EXTRACT:
========

Here,  $\circ$  denotes the Hadamard product and  $\mathbf{1}$  is the all-one matrix of appropriate dimension. Our proposed video instance matting task extends image-based matting to sequences of matting for multiple instances. Hence, assuming that  $N$  instances appear in  $\mathbf{I}$ , the task is to find alpha mattes  $\alpha_t^i \in [0, 1]^{H \times W \times 1}$  for all  $i \in \{1, \dots, N\}$ , for all  $t \in \{1, \dots, T\}$  such that

$$I_t = \sum_{i=1}^N \alpha_t^i \circ F_t^i + (1 - \sum_{i=1}^N \alpha_t^i) \circ B_t, \quad (2)$$

which is a natural extension of (1) by assuming that

$$F_t = \sum_{i=1}^N F_t^i, \quad \alpha_t = \sum_{i=1}^N \alpha_t^i, \quad \alpha_t^i \circ F_t^j = 0 \quad \forall i \neq j. \quad (3)$$

Thus, the alpha mattes and foreground images of an image  $I_t$  are dissected, according to the appearing instances. A video instance matting method thus has to recognize and track each instance, and to estimate the alpha matte of the corresponding instance at each frame. Compared to (i) video matting and (ii) video instance segmentation, it requires (i) instance-level alpha mattes and (ii) accurate mask predictions without binarization. We show a high-level comparisons between video instance matting and other tasks in Table 1.

#### 3.2. VIM50 Benchmark

There is no benchmark that provides real-world video clips with instance-level alpha matte annotations for each frame. To be able to validate VIM approaches, we thus create a new benchmark for evaluation. To this end, we leverage instance-level foregrounds and backgrounds contained

in existing single-instance matting datasets to form our multi-instance video matting benchmark VIM50. Specifically, we use VideoMatte240k [31], which provides high-resolution foreground human instances with alpha matte annotations, and the background video dataset DVM [39] to composite the VIM50 benchmark. We randomly select 50 consecutive background frames and select  $N$  times a clip of 50 consecutive frames from the foreground sequences, each showing a single human. We save corresponding backgrounds, foregrounds, and alpha mattes. We composite 50 testing clips of resolution  $1920 \times 1080$ , each consisting of 50 frames. VIM50 comprises 35, 10 and 5 video clips with two, three and four human instances, respectively, to cover different levels of crowdedness. 35 video clips depict partially occluded persons, thus posing challenges inputs regarding tracking and matting quality. Exemplary frames of VIM50 are presented in Figure 1 and in the Appendix A.

========

GIVEN INFORMATION:
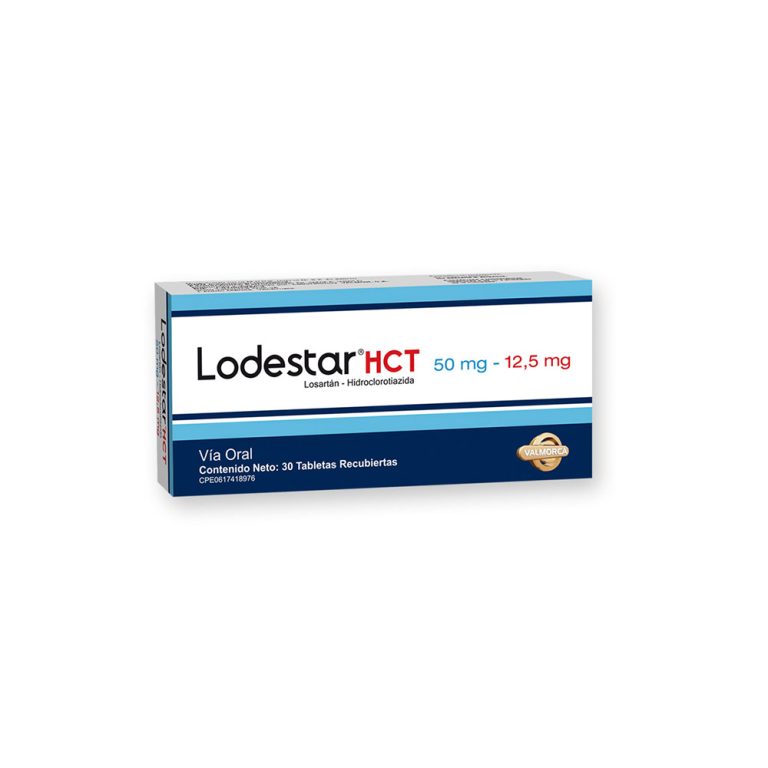 Lodestar® HCT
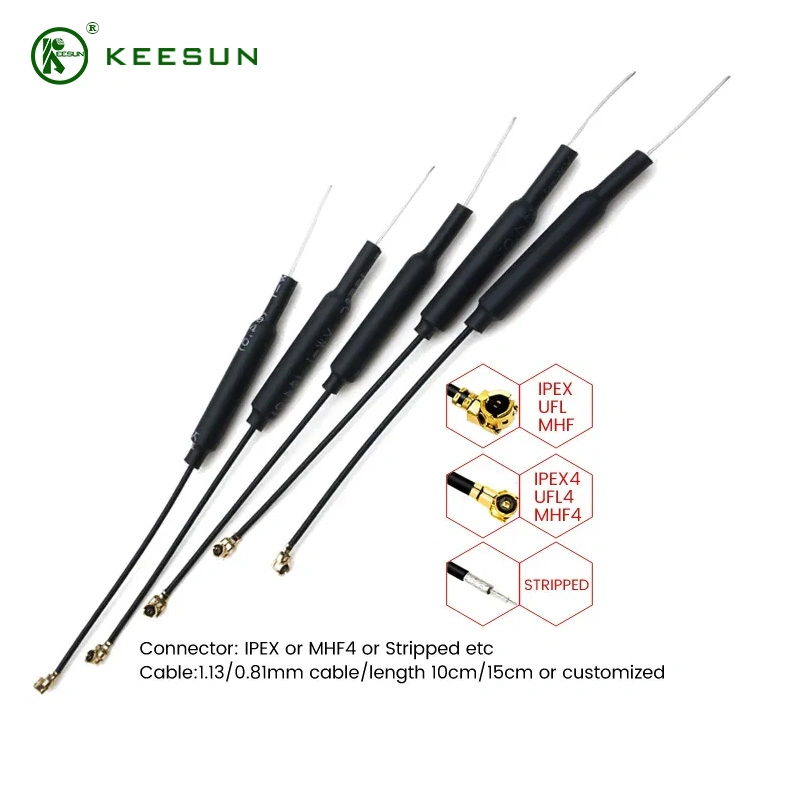 433MHz/470MHz/868MHz/915MHz/2.4G/3G/4G/5g Antenna Internal Copper Spring Antenna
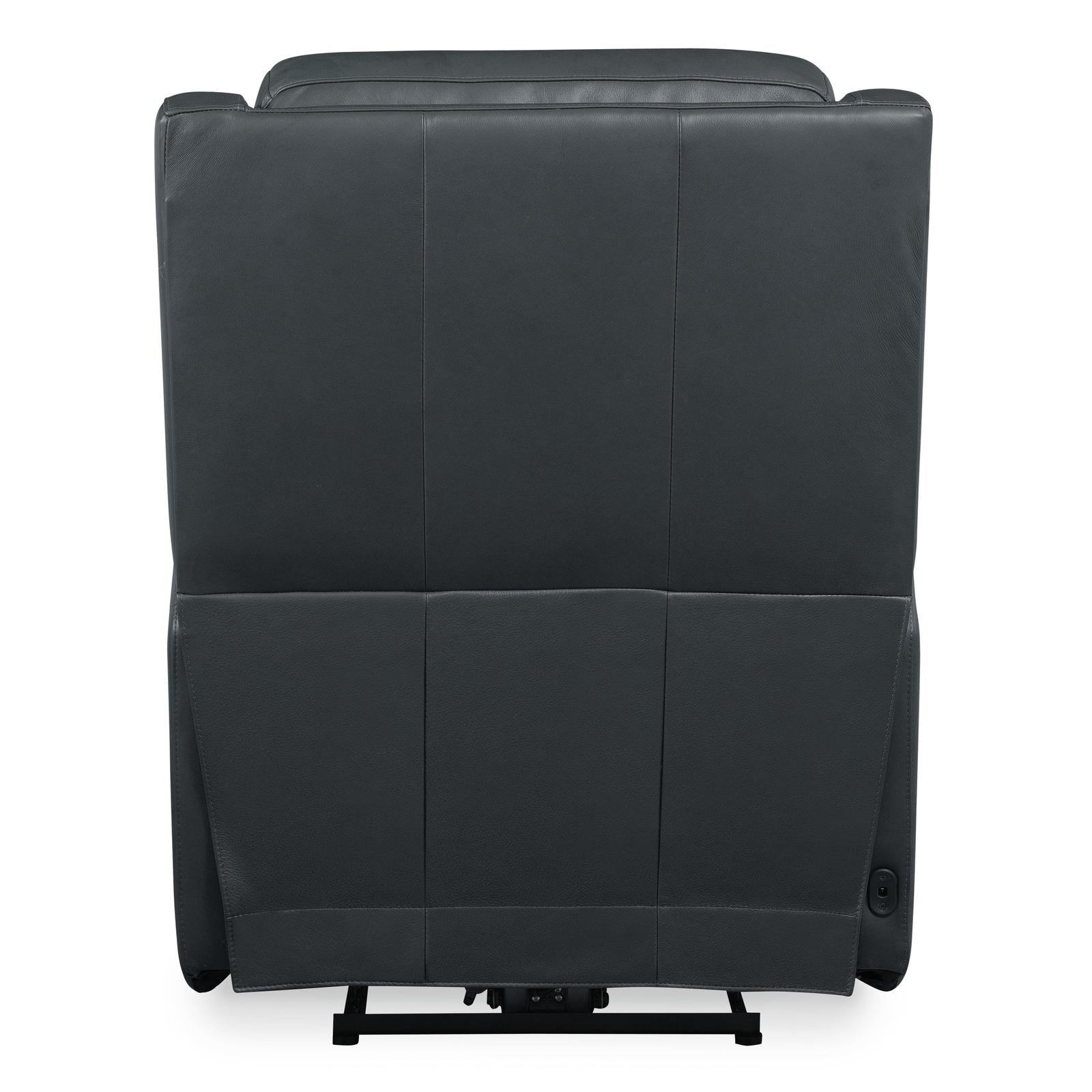 Hooker Furniture Nelson Zero Gravity Power Recliner with Power Headrest and Lumbar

========

WORK INSTRUCTIONS:
**A)** Name every dataset or benchmark mentioned in the video instance matting text.
**B)** Rewrite the part of the video instance matting text starting with "which is a natural" and going on through "in Table 1.", with "separated" in place of "dissected".
The listing has no connection to the text.

ANSWERS TO THE TASKS:
**A)** VIM50, VideoMatte240k, DVM

**B)**
which is a natural extension of (1) by assuming that

$$F_t = \sum_{i=1}^N F_t^i, \quad \alpha_t = \sum_{i=1}^N \alpha_t^i, \quad \alpha_t^i \circ F_t^j = 0 \quad \forall i \neq j. \quad (3)$$

Thus, the alpha mattes and foreground images of an image  $I_t$  are separated, according to the appearing instances. A video instance matting method thus has to recognize and track each instance, and to estimate the alpha matte of the corresponding instance at each frame. Compared to (i) video matting and (ii) video instance segmentation, it requires (i) instance-level alpha mattes and (ii) accurate mask predictions without binarization. We show a high-level comparisons between video instance matting and other tasks in Table 1.